How about hostility to scientific inquiry?  As in utter disdain for the link between climate change and the burning of fossil fuels. How about being a yes man for Trump’s blustery, campaign promise-keeping withdrawal from the Paris Agreement on climate change? How about presiding over a critically-important department in “slow-motion train wreck” mode, to quote demoralized EPA insiders? How about avoiding inconvenient truths when they could undermine a presidential agenda that prioritizes fossil-fuel jobs over the costs to public health and, well, the planet?

There are plenty of reasons why Scott Pruitt should be sent packing from his lobbyist-arranged, Capitol Hill rental back to Oklahoma. Not unlike the occupant of the Oval Office, he’s bad for America–and the rest of the world.

* President Trump now says he doesn’t know why his personal attorney, Michael Cohen, had made that $130,000 payment to Stormy Daniels. “You’ll have to ask Michael Cohen,” he said, in lieu of keeping a silence that sounded better than that comment.

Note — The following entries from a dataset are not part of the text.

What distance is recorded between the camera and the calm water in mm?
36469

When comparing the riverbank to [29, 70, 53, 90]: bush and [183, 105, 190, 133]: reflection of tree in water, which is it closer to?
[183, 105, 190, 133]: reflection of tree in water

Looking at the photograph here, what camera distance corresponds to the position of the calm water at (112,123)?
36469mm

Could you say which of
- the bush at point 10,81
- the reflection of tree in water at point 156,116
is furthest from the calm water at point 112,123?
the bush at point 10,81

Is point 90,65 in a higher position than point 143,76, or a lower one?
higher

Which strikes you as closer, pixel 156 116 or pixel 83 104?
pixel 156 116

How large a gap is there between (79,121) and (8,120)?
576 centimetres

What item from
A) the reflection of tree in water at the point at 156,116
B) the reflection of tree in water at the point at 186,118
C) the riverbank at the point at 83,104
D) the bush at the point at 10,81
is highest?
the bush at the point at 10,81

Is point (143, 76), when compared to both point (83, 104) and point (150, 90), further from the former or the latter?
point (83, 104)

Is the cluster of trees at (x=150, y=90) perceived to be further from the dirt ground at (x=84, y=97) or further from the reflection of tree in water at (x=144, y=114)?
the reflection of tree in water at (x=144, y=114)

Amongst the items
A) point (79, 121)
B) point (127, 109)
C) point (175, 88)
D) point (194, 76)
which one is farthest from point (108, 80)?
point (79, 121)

Trump also said he had no idea where Cohen, long known as Trump’s “fixer,” had gotten the money.

Obviously the White House is still in mid-Stormy spin. It comes with the territory–an unconscionably sleazy POTUS and a non-best-and-brightest, amateur-hour coterie of sycophantic advisers. Perhaps Cohen was making a refund for Trump University.

* We’re now hearing that “older, educated, white voters” are now shifting away from Trump and trending toward Democrats. I get “older” and “white” as political demographics that, alas, helped elect Trump. But didn’t “educated” used to imply something a bit more discerning?